* _Material shown_:

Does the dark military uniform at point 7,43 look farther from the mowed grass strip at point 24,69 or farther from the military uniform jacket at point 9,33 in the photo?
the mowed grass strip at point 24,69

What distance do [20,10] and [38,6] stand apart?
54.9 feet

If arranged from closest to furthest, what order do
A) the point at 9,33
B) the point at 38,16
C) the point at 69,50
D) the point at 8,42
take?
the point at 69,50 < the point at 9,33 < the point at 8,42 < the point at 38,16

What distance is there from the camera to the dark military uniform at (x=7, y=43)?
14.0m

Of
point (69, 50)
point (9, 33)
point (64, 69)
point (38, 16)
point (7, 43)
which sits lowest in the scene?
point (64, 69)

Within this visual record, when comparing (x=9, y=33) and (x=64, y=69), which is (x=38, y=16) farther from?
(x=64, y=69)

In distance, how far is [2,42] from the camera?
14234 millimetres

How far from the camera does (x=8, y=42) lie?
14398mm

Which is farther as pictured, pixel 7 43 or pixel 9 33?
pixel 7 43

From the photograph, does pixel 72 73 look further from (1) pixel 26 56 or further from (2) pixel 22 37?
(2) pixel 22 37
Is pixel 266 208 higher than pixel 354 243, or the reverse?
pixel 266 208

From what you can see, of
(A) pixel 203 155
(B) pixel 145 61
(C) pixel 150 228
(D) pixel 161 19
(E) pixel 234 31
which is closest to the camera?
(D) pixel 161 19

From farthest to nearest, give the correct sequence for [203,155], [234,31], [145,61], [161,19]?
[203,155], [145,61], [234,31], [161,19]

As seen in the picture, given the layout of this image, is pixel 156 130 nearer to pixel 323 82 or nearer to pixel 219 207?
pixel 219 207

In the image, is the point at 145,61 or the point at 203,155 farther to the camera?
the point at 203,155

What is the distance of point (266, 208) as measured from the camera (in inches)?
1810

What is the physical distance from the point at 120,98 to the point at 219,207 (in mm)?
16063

* _Set exercise_:
Rewrite everything from the line containing "In distance, how" down to the last line above, putting "viewer" in place of every "camera" and leaving the rest unchanged.

* _Result below_:
In distance, how far is [2,42] from the viewer?
14234 millimetres

How far from the viewer does (x=8, y=42) lie?
14398mm

Which is farther as pictured, pixel 7 43 or pixel 9 33?
pixel 7 43

From the photograph, does pixel 72 73 look further from (1) pixel 26 56 or further from (2) pixel 22 37?
(2) pixel 22 37
Is pixel 266 208 higher than pixel 354 243, or the reverse?
pixel 266 208

From what you can see, of
(A) pixel 203 155
(B) pixel 145 61
(C) pixel 150 228
(D) pixel 161 19
(E) pixel 234 31
which is closest to the viewer?
(D) pixel 161 19

From farthest to nearest, give the correct sequence for [203,155], [234,31], [145,61], [161,19]?
[203,155], [145,61], [234,31], [161,19]

As seen in the picture, given the layout of this image, is pixel 156 130 nearer to pixel 323 82 or nearer to pixel 219 207?
pixel 219 207

In the image, is the point at 145,61 or the point at 203,155 farther to the viewer?
the point at 203,155

What is the distance of point (266, 208) as measured from the viewer (in inches)?
1810

What is the physical distance from the point at 120,98 to the point at 219,207 (in mm)?
16063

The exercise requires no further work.